While on the one hand the New York Times reports that “Eurozone finance ministers on Tuesday approved Greece’s plan meant to ease the hardships created by its international bailout, extending that loan program by four more months,” the paper simultaneously adds: “But though the eurozone ministers were leading the negotiations on behalf of their countries, the response from two of the other creditors — the European Central Bank and the International Monetary Fund — conveyed a certain skepticism of whether Greece could live up to the terms of the new agreement.”
Indeed, there remains great lack of clarity of what the ultimate outcome will be. Said Mujtaba Rahman, a chief European analyst for the Eurasia Group: “‘The Greek electorate wants different things. They want their membership in the euro and they want to end austerity, and at some point these desires will become mutually incompatible.’”
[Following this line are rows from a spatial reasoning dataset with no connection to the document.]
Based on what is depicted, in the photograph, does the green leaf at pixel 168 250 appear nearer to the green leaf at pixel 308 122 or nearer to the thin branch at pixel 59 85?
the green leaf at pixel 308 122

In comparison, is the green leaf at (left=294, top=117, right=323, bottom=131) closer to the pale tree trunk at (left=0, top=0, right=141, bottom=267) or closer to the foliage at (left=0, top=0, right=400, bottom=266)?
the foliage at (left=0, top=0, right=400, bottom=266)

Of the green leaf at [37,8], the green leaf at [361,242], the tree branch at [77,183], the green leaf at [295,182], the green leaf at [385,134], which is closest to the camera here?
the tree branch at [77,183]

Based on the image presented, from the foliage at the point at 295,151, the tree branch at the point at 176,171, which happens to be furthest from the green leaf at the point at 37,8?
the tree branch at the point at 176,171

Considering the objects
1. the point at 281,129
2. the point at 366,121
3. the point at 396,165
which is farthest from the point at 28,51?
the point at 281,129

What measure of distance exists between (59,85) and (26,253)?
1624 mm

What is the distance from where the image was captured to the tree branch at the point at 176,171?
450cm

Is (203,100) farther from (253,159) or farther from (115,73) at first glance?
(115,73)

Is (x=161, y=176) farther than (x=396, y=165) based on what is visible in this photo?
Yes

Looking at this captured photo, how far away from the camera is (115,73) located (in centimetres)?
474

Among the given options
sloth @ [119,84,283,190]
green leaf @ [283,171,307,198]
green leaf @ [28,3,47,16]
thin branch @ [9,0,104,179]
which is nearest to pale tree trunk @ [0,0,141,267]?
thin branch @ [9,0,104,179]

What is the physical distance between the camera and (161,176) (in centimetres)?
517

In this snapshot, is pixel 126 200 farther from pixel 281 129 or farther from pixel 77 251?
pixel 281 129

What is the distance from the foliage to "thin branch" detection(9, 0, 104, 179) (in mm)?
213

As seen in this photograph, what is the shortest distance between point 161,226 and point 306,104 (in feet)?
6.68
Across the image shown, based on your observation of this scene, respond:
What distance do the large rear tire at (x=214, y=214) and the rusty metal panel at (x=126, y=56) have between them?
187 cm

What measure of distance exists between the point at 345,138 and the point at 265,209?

The topic recalls a piece posted in Capital Ideas, published by the University of Chicago Booth School of Business, titled: “The price of policy uncertainty.” As the subhead notes: “What scares investors? Not knowing the government’s next move.”
The piece cites data that tries to put a financial cost on global political uncertainty: “A growing body of research suggests that uncertainty has negative, measurable effects. Huseyin Gulen and Mihai Ion of Purdue University estimate that about two-thirds of the 32% plunge in corporate investments during the 2007–10 crisis period was attributable to policy-related uncertainty. The Peterson Institute for International Economics estimates that heightened fiscal-policy uncertainty saps real US GDP of about one percentage point—a loss of $150 billion each year.”
Indeed, this political uncertainty can affect both consumers and businesses, the piece notes.
“According to Steven J. Davis, William H. Abbott Professor of International Business and Economics at Chicago Booth, government-related policy uncertainty has three aspects (see “What is policy uncertainty?”) that affect the decisions of people who collectively impact the economy. Tomas Hellebrandt, a senior researcher at the Peterson Institute for International Economics, notes that uncertainty may lead industries and firms to wait to invest, hire, or act. Households interpret political brinkmanship (the kind they saw during the US Congress’s 2013 debt-ceiling negotiations) as a threat to their financial well-being, and therefore buy and invest less, slowing the economy as they save their money and wait for better, safer times.”
Interestingly, “the MacArthur Foundation in 2013 awarded a $250,000 grant to the Becker-Friedman Institute for Research in Economics—a collaboration of Chicago Booth, the University of Chicago’s department of economics, its law school, and the Harris School of Public Policy—to bring the academic findings on policy uncertainty to the attention of policymakers. The institute is creating a series of brief videos for lawmakers, nongovernmental organizations, policy institutes, and think tanks. The hope is that policymakers could use the findings to reduce, or at least avoid aggravating, policy uncertainty.”